San Diego—Switching oral contraceptive (OC) users to a low-dose levonorgestrel-intrauterine (LNG-IUS) system may result in overall cost savings for healthcare plans, due to subsequent decreases in pharmacy costs and a decrease in medical costs related to unintended pregnancies, according to information presented during a poster session at the AMCP meeting. The poster was titled Budget Impact of the Introduction of a Low-Dose Levonorgestrel-Intrauterine System from a US Third-Party Payer Perspective.

Coverage decisions for contraceptives necessitate the consideration of costs related to pregnancy outcomes and to contraceptive products over the duration of their use. A recent study estimated the budget impact to a US healthcare plan after switching women from OCs to a 3-year LNG-IUS (13.5 mg).

The researchers conducted 2 analyses: (1) a base-case analysis where no discontinuation was considered; and (2) a second-case analysis in which 20% of LNG-IUS users discontinued after 1 year and switched back to OCs.

Data sources such as the U.S. Census Bureau and National Survey of Family Growth were used to determine the number of women using or requiring contraception. The Medi-Span® Master Drug Database was used to determine unit costs of contraceptive methods.

Using a budget impact model, the researchers estimated costs before and after the availability of LNG-IUS 13.5 mg, over a 3-year time period, among women between 15 and 44 years of age at risk of an unintended pregnancy, and who were covered by a health plan. The model included direct costs for contraceptives and associated physician visits as well as pregnancy outcomes resulting from method failures. Estimated costs were based on product and medical costs associated with initiation and follow-up of the contraceptive method.

Among a cohort of 1 million plan members, results of the base-case analysis estimated a reduction of $516,166 in total costs and $0.04 in per-member-per-month (PMPM) costs. In the second-case analysis, results showed discontinuation of LNG-IUS after the first year led to a decrease in total costs of $381,032 and PMPM costs of $0.03. Results also showed an estimated decrease in unintended pregnancies of 153 in the base-case analysis and 134 in the second-case analysis.

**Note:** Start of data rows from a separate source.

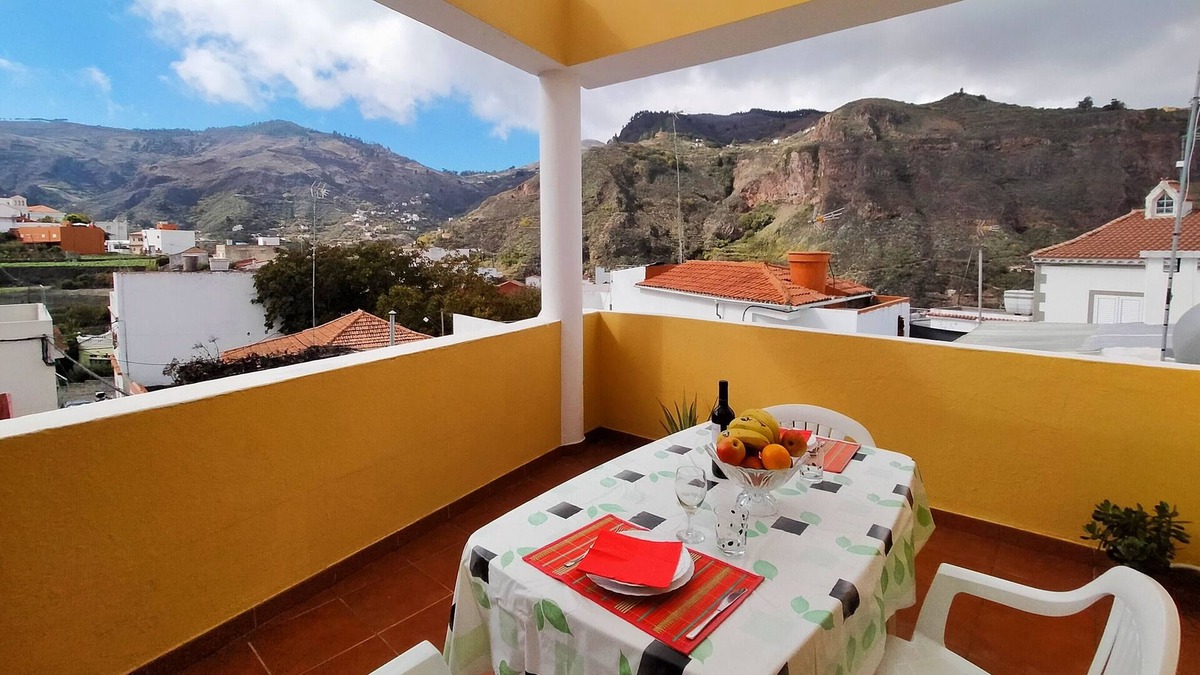 Las Lagunetas Apartment | Vrbo Property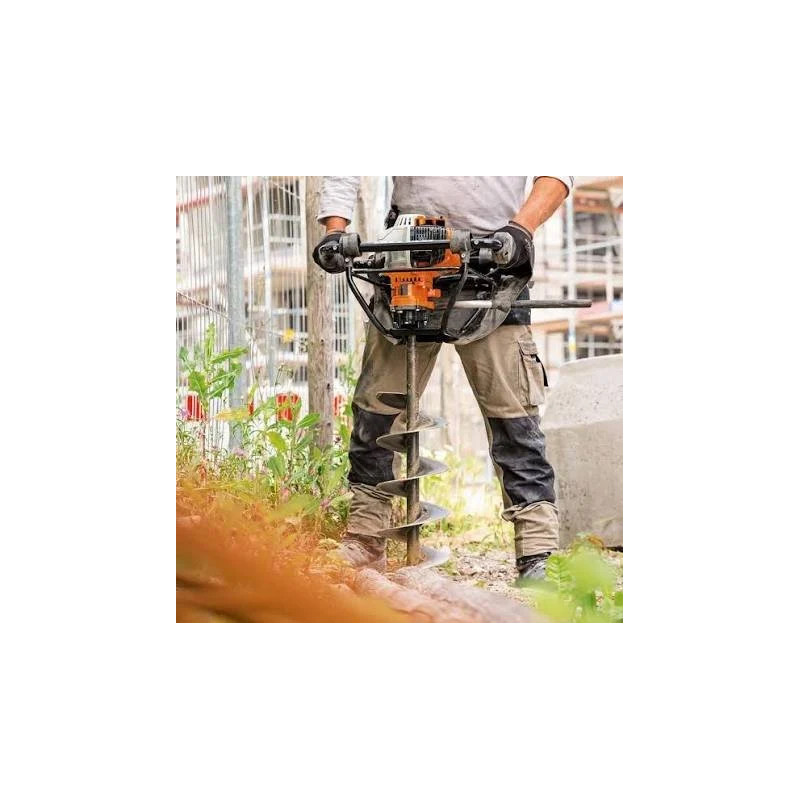 Lloguer de Perforadora BT 131 STIHL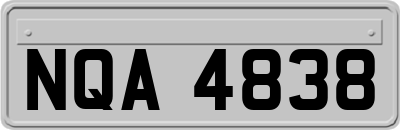 NQA4838
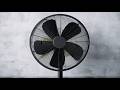 Fan White Noise for Deep Sleep | 24 Hours Calm Mind, Relax & Stay Asleep All Night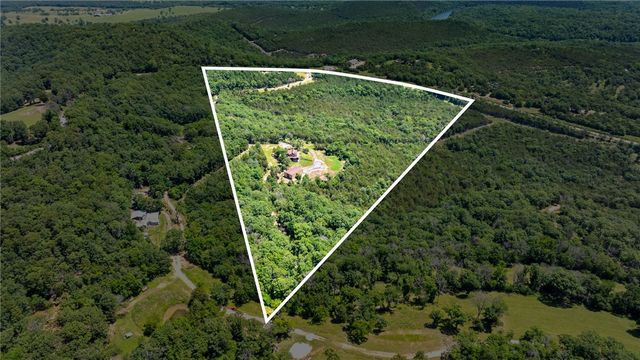 19747 Highway 62, Eureka Springs, AR 72631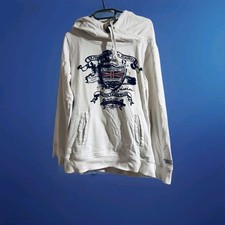 Damen Hoodie Soccx, Gr. 38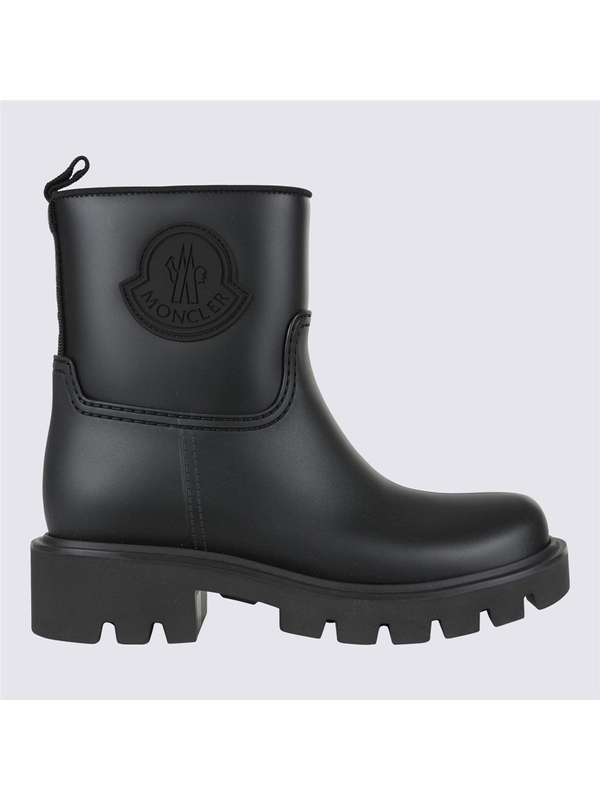 몽클레르 FW24 Moncler Boots J209B4G00080M4522999 One Color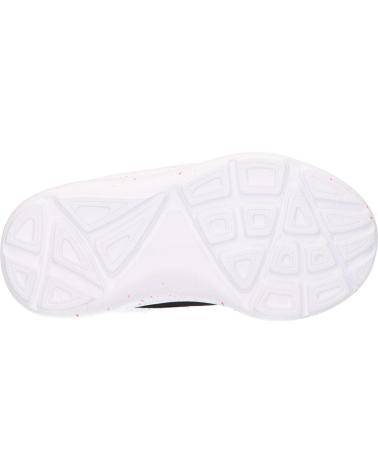 Scarpe sport per Bambina e Bambino KAPPA 304IHJ0 SAN ANTONIO 915 BLACK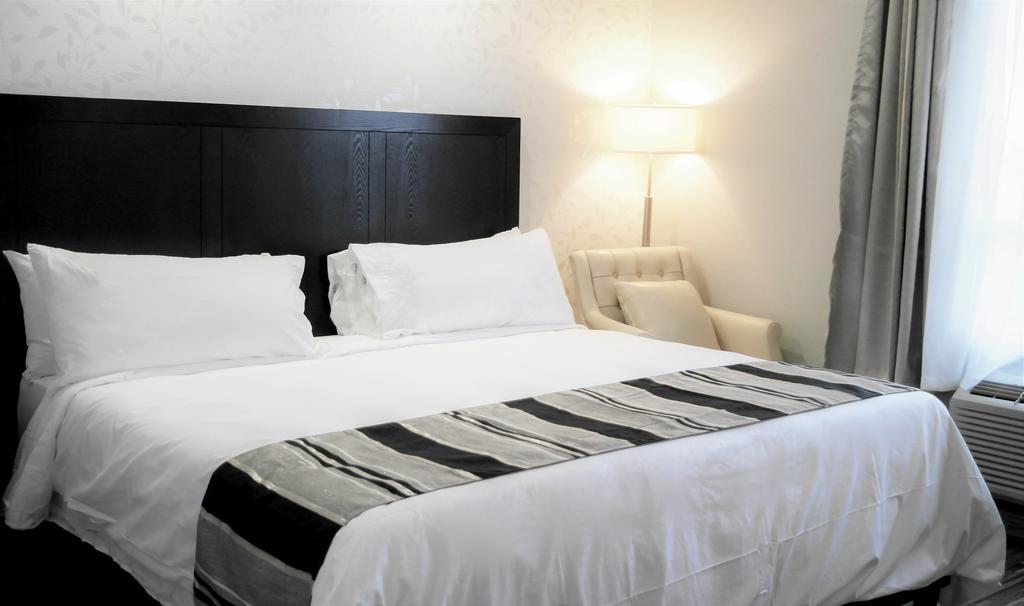 Stars Inn Leduc Kültér fotó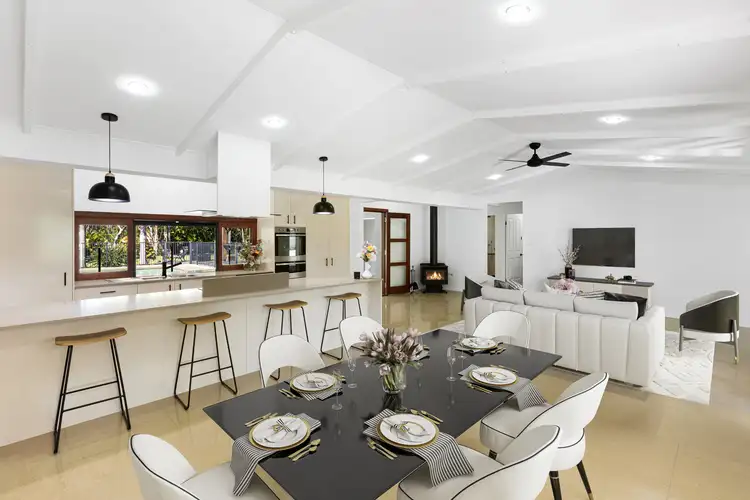 Fifth view of Homely house listing, 222 Eumarella Road, Weyba Downs QLD 4562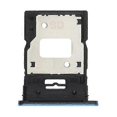 thumbnail image 1 of Sim Card Tray + Sim Card Tray / Micro Sd Card Tray For Xiaomi Mi 10t Lite 5g, 1 of 2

Based on sensitivity analyses of the model, the projected savings are likely to vary with the proportion of women on LNG-IUS, the units of OCs used per year, and the failure rates of no method and OCs. Another limitation of the study is that it was based on multiple assumptions and cannot take into account all influences. Actual experience would likely differ from these projections for reasons that include random fluctuation.

This study was supported by Bayer HealthCare Pharmaceuticals.